第7話 立ち尽くしていた。
オヲナギは、分かりやすく暴君だった。
アマツカミの治癒の力を持ちながら、その力を仕える兵士に使わなかった。
なのに、不思議だ。
彼に仕える人間も、オウツオノ神の兄弟も、
は何かに“支配”されているかのように、暴君の命に忠実に従い、命を投げ出すように立ち向かってくる。
タチトとタチハに守られながら、赤の瞳を力強く輝かせる。
目に入る者たちの傷を癒すために。
───彼らの恐怖を拭うために。
長い赤髪を高い位置で結い上げている“兄神”を見た時、あの少女を見た時とは違う“血の騒ぎ”を感じた。
アマツカミの頂ヲヲキミと、母ヲリヒメの二番目の兄。
かなり歳が離れているだろう彼は、美しい赤髪と、切長い瞳を赤く灯らせ、ヤトヲミたちを“待っていた”。
その瞳の“赤”は、───ただ、自身の傷を癒すためのものだ。
彼のために崩れ落ちた兵士が、何人もいるというのに。
怒りとも嫌悪とも分からない熱が、ヤトヲミの胸に灯る。
兄オヲナギは、ヤトヲミを見て───ただ叫んだ。
「穢れの神めっ!!!」
“穢れ”と言いながら、“神”と認める。
───変な兄だと、妙に冷静に思った。
血が繋がっていようと、恨まれていようと、何も感じていなかろうと───
“神殺し”は、アマツカミにしか務まらない。
兄神のその胸元にまっすぐに刀を向けた。
*
ヤハ之神殿の中心。
激しく争ったその跡で、カミタケは大きく肩で息をしていた。
チリチリと、瞳が一瞬青く光るものの、すぐにその色は夜の色に戻ってしまう。
赤の瞳に力を入れて、彼の肩の焼け跡に手を添える。
ヤトヲミの額から流れているものは、汗なのか血なのか、分からなかった。
「カミタケ様っ!」
悲鳴のような声をあげて、血まみれの足を引きずり、タチハが近づいてくる。
タチトは横たわるオヲナギの胸に突き刺したヤトヲミの刀を両手で握りしめていた。
ヤトヲミが声を絞り出した。
「血は止まった…!でも、アザの広がりが止まらなくて……っ!!」
ヤトヲミの声を聞いて、カミタケが肩の傷に己の刀を突き立てた。
「!!!」
痛みを奥歯でかみ殺し、焼けこげた皮膚を刀で抉り取る。
カミタケの肩からどくどくと、血が溢れている。
その血を塞ぐようにヤトヲミは両手を傷口に押し付けると、再び息を止め瞳に力を入れた。
今度は、ちゃんと治すことができた。
抉られた肩の肉が少し黒いシミになっている。
息を整えたカミタケが大きく息を吐いた。
「……礼を言う」
ヤトヲミは首を左右に振った。
「違う!…油断したのは僕のほうだ……!」
制圧したと思って、完全に油断していた。
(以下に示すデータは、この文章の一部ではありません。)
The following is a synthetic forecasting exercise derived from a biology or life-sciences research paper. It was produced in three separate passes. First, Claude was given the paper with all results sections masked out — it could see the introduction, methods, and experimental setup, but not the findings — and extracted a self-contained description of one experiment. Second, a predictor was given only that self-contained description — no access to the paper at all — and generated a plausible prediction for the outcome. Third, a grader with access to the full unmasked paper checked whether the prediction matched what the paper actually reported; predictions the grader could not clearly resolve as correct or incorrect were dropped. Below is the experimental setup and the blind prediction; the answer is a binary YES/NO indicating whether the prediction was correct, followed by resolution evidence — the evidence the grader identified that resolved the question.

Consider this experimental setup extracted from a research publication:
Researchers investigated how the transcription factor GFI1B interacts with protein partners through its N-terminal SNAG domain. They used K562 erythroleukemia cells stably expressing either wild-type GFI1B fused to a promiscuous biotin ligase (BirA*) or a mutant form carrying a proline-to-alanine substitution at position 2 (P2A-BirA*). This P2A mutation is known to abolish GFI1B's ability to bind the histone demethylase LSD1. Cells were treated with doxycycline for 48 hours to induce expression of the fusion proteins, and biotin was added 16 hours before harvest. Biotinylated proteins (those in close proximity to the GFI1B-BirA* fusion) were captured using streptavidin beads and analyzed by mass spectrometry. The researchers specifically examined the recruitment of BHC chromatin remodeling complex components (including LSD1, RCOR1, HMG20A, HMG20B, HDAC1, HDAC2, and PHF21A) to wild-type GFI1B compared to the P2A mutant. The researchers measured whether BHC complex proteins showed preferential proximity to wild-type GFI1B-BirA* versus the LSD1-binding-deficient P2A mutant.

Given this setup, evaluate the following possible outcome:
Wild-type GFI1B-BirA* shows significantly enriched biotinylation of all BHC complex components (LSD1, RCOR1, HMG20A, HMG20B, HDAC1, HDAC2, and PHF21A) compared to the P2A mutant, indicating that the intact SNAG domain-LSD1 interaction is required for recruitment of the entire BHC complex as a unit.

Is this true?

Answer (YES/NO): YES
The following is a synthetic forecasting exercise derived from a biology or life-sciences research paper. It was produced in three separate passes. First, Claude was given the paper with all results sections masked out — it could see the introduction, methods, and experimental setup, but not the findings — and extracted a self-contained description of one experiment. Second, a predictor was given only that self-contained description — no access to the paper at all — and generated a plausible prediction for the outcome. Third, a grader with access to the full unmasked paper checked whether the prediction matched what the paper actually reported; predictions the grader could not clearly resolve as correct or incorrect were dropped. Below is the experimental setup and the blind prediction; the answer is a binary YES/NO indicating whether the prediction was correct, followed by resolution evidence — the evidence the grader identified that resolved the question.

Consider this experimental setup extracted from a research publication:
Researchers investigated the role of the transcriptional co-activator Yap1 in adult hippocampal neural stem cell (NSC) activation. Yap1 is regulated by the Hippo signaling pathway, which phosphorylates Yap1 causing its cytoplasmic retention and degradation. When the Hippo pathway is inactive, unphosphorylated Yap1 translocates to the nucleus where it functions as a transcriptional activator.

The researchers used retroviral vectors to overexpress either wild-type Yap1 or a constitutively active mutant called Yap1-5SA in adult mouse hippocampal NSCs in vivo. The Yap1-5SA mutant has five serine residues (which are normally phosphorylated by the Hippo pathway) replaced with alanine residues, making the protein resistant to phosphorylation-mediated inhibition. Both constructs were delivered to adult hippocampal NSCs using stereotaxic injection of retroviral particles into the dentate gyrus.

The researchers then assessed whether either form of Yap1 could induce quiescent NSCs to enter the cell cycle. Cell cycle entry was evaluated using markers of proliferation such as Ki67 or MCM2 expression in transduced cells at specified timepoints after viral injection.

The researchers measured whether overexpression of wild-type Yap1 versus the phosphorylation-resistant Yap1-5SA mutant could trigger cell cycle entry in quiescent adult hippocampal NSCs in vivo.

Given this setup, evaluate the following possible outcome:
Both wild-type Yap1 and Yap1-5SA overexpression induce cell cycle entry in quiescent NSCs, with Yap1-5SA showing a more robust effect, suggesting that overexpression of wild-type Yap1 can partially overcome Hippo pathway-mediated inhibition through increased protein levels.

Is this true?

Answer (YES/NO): NO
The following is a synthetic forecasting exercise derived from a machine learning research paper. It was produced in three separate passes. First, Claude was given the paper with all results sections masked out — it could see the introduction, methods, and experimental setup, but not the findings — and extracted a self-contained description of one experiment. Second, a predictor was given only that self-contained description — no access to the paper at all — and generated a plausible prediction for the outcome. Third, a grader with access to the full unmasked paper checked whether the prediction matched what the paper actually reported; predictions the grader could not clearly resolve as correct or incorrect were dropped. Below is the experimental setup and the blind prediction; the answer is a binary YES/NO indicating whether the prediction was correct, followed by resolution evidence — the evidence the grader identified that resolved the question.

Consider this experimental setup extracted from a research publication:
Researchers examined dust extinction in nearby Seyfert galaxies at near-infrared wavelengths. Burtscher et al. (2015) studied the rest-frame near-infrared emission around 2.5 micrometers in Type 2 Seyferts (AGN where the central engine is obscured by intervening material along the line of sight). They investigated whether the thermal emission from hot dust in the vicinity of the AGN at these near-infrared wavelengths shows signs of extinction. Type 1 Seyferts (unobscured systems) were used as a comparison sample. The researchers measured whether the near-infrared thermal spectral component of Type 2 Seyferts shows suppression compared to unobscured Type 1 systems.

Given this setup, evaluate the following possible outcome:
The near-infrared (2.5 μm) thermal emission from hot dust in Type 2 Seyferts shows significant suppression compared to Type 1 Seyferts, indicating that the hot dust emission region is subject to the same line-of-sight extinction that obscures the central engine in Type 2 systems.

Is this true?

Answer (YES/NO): YES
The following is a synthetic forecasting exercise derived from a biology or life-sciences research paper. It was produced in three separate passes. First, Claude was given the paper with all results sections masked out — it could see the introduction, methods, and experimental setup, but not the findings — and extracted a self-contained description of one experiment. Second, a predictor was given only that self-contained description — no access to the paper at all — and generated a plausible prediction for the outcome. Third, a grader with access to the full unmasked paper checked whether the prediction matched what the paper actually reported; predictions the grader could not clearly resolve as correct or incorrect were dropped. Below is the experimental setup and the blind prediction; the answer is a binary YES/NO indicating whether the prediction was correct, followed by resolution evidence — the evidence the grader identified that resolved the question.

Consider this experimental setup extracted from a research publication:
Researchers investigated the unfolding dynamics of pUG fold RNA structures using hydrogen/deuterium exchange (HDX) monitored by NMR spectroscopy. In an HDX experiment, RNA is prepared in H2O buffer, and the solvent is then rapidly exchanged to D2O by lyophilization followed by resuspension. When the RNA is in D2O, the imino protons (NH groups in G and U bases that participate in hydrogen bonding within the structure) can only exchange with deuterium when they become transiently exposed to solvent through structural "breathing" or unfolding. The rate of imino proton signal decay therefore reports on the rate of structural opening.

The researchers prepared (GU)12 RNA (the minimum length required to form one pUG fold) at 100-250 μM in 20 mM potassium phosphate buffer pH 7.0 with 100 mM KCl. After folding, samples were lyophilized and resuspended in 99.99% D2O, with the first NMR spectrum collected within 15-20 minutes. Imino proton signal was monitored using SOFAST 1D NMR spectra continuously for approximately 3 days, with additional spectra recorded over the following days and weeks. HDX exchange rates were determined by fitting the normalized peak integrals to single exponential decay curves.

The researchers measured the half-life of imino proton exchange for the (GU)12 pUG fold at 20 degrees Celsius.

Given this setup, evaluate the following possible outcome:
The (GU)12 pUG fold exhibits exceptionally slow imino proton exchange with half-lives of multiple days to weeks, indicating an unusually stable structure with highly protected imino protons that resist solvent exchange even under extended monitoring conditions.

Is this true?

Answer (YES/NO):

オヲナギの胸を貫き、勝利したのだと。
息絶えたはずのオヲナギから、黒い影が巻き上がり、吸い寄せられるようにヤトヲミに襲いかかった。
まるで、死を否定するかのように。
彼は醜く顔を歪めたまま、ヤトヲミを睨みつけていた。
カミタケはその影からヤトヲミを庇い、肩に不気味な焦げ跡を作った。
ヤトヲミが赤の瞳を強めたとき、タチトとタチハが、崩れ落ちたオヲナギの胸に突き立つ刀を二人で握りしめ、黒い影を押し込めた。
悲鳴か叫びか唸りか、全ての恐怖を吐き出すような地響きが鳴り。それが鳴り止んだ時、この地の空気が軽くなった。
命をなくしたオヲナギは穏やかな顔で倒れ、戦場で刃を交えていたはずのオウツオノ神の兄弟と、それに従う人間たちは、
ふと我に帰ったように呆然と立ち尽くしていた。